Infanta Cristina e Iñaki Urdangarin
La infanta Cristina e Iñaki Urdangarin en una visita al rey tras su operación de cadera. EFE

Iñaki Urdangarin aseguró ante el juez del 'caso Nóos', José Castro, que la infanta Cristina no era secretaria de la sociedad Aizoon S.L., una de las investigadas en la causa, y así lo alegó en el escrito que presentó al magistrado, en el que se adhiere al recurso del fiscal contra la imputación de su esposa.

Este escrito forma parte de uno de los dos últimos tomos del sumario de esta causa en la que se investiga el supuesto desvío de fondos públicos al Instituto Nóos, a los que ha tenido acceso Efe.

El abogado de Urdangarin, Mario Pascual Vives, asegura en su escrito que el instructor comete un "error importante" en el auto en el que imputó a la infanta, al referirse a doña Cristina como secretaria de Aizoon. El letrado añade que Aizoon es una sociedad de responsabilidad limitada, regida exclusivamente por un administrador único, Urdangarin, sin que exista la figura de secretario, reservada para los supuestos en los que existe un consejo de administración, y "no es el caso". La representación del duque precisa que la infanta era la secretaria de las juntas generales de la sociedad, "constatando la incorrecta atribución que el juez efectuaba".
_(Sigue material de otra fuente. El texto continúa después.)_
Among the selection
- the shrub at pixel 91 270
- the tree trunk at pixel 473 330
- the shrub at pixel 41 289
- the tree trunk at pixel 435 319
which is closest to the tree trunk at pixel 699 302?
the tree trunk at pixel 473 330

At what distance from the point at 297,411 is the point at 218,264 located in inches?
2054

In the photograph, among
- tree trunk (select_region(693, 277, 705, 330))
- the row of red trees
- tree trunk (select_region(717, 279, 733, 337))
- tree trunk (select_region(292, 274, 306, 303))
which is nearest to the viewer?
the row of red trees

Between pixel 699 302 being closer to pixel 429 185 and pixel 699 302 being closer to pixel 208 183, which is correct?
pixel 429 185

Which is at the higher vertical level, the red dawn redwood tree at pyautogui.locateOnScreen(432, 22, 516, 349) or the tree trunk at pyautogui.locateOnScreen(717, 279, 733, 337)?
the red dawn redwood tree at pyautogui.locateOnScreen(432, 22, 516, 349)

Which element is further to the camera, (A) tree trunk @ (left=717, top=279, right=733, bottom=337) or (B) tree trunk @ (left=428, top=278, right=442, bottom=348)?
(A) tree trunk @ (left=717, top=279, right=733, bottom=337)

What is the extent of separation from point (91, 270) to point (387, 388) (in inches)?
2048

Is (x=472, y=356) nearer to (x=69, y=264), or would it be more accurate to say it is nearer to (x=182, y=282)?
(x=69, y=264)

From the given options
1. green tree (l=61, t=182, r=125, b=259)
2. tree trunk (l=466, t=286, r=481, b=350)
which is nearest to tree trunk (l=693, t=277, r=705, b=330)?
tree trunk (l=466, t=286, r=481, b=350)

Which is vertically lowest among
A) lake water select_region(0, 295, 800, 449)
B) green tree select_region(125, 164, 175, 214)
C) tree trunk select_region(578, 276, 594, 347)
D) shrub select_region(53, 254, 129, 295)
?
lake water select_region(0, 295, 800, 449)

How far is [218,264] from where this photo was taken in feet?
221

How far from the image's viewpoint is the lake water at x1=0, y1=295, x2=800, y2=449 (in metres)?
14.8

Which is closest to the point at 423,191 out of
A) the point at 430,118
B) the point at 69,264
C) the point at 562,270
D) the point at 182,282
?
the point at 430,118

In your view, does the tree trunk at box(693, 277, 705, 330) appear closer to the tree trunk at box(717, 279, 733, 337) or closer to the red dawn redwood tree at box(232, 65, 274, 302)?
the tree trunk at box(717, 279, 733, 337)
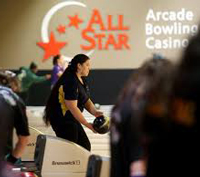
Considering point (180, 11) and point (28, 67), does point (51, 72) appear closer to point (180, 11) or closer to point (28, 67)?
point (28, 67)

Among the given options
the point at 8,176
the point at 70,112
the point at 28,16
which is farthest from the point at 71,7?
the point at 8,176

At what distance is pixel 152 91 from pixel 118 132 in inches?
31.2

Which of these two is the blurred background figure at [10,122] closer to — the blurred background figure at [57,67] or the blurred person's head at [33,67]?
the blurred background figure at [57,67]

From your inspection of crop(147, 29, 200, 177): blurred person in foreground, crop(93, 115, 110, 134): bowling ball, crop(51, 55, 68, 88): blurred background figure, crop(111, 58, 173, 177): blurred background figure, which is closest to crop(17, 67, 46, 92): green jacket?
crop(51, 55, 68, 88): blurred background figure

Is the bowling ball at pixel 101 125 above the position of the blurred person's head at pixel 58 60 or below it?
below

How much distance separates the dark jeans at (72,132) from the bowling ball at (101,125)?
0.88 ft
En otro escrito presentado recientemente al juez, Urdangarin insiste en la impugnación de la autenticidad de los correos electrónicos aportados por Diego Torres y reitera que su entrada y revisión del disco duro en poder de su exsocio supone la vulneración del derecho a la intimidad y al secreto de las comunicaciones, por lo que advierte de su nulidad.

Escrito de García Revenga

En el sumario también consta el escrito del secretario de las infantas Elena y Cristina, Carlos García Revenga, en el que se adhiere al recurso del fiscal contra la imputación de la duquesa de Palma. En su escrito, García Revenga asegura que no cruzó correo electrónico alguno con Torres y que ni él ni doña Cristina tuvieron conocimiento alguno de los términos en los que el Instituto Nóos desarrollaba sus actividades.
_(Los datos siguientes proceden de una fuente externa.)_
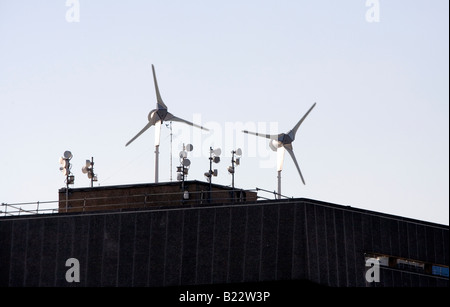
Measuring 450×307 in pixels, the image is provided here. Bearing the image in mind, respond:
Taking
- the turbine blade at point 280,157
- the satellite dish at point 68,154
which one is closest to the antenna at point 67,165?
the satellite dish at point 68,154

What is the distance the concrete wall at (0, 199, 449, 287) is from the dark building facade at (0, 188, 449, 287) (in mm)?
58

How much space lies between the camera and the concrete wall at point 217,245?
79062mm

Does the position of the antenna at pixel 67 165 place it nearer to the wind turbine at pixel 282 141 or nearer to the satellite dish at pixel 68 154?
the satellite dish at pixel 68 154

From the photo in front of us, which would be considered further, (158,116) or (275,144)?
(275,144)

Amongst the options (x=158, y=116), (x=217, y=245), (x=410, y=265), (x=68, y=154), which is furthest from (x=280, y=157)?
(x=217, y=245)

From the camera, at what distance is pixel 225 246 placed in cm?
8000

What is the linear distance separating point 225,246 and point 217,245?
49 centimetres

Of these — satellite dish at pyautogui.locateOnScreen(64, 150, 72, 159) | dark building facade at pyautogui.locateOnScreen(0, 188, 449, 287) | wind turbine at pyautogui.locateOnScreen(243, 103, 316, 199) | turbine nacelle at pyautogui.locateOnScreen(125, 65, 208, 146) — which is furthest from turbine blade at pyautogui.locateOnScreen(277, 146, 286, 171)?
dark building facade at pyautogui.locateOnScreen(0, 188, 449, 287)

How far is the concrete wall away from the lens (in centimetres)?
7906

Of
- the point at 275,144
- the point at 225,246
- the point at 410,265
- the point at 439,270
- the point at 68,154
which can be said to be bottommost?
the point at 439,270

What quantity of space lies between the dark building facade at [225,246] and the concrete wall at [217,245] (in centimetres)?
6

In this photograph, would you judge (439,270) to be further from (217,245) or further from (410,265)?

García Revenga advierte del "daño irreversible" a su reputación y a la de la infanta Aclara que es cierto que el nombre de la infanta aparecía en un folleto de presentación del instituto junto con el suyo, "si bien no existe constancia de que fuera empleado con o sin el consentimiento" de uno u otro en gestiones de la entidad. Añade que fueron miembros de la junta directiva de la entidad entre 2003 y 2006 pero asegura que no consta que recibiera un trato privilegiado por el hecho de que en el citado folleto figurasen sus nombres.

García Revenga advierte del "daño irreversible" a su reputación y a la de la infanta, causado por sus imputaciones en esta causa, sin que con ello quiera recurrir al tópico de la llamada "pena de banquillo".

También figura en el sumario el escrito en el que la Abogacía del Estado se adhiere al recurso del fiscal contra la imputación de la infanta, en el que señala que no existe indicio de delito fiscal respecto a ella, más allá de ser titular del 50% de la sociedad Aizoon. Aclara que "los delitos perseguidos lo son por el impuesto de sociedades de 2007 del Instituto Nóos y por el IRPF de Urdangarin de 2007 y 2008".

La Abogacía del Estado explica que en Nóos, la infanta solo era vocal y que las decisiones las tomaba el comité de dirección, del que estaba excluida, y que consta su presencia solo en una ocasión en el instituto por motivos personales ajenos a la entidad.